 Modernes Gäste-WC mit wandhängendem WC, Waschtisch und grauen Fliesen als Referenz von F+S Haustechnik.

# # #

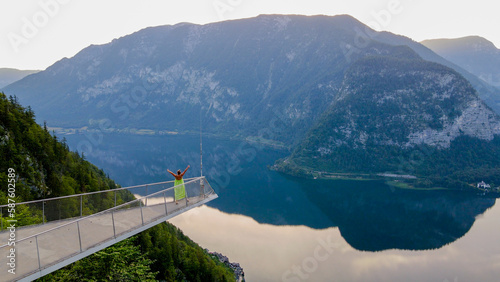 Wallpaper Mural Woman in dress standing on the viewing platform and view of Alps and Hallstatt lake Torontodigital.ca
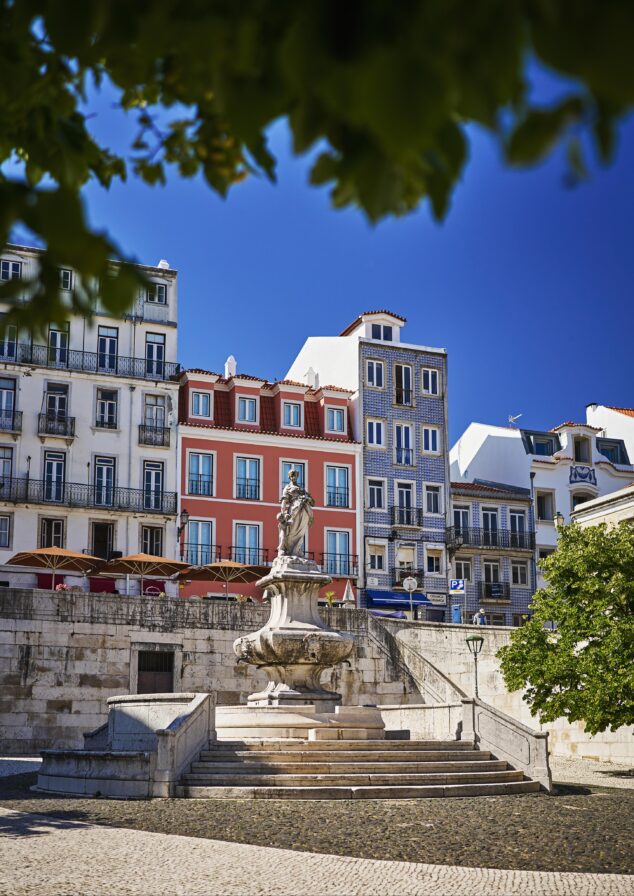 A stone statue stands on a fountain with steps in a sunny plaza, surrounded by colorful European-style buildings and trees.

# # #

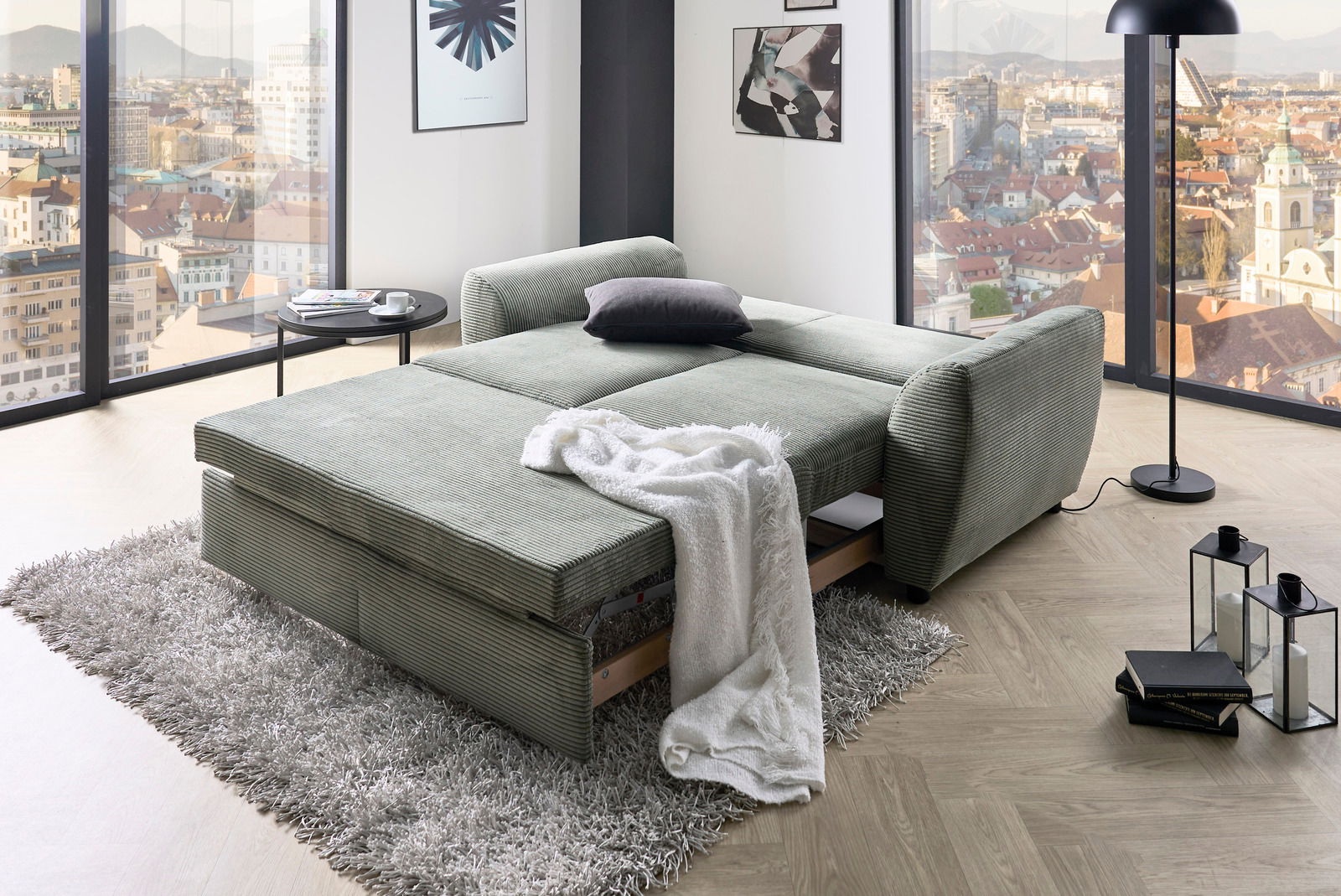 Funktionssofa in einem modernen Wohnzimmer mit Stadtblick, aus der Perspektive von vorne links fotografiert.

# # #

- What the task requires: Starting at the line above that contains "Wallpaper Mural Woman", transcribe every line exactly through the line that contains "A stone statue", including that last one, and skip the pictures.

- Answer space:
 Wallpaper Mural Woman in dress standing on the viewing platform and view of Alps and Hallstatt lake Torontodigital.ca
 A stone statue stands on a fountain with steps in a sunny plaza, surrounded by colorful European-style buildings and trees.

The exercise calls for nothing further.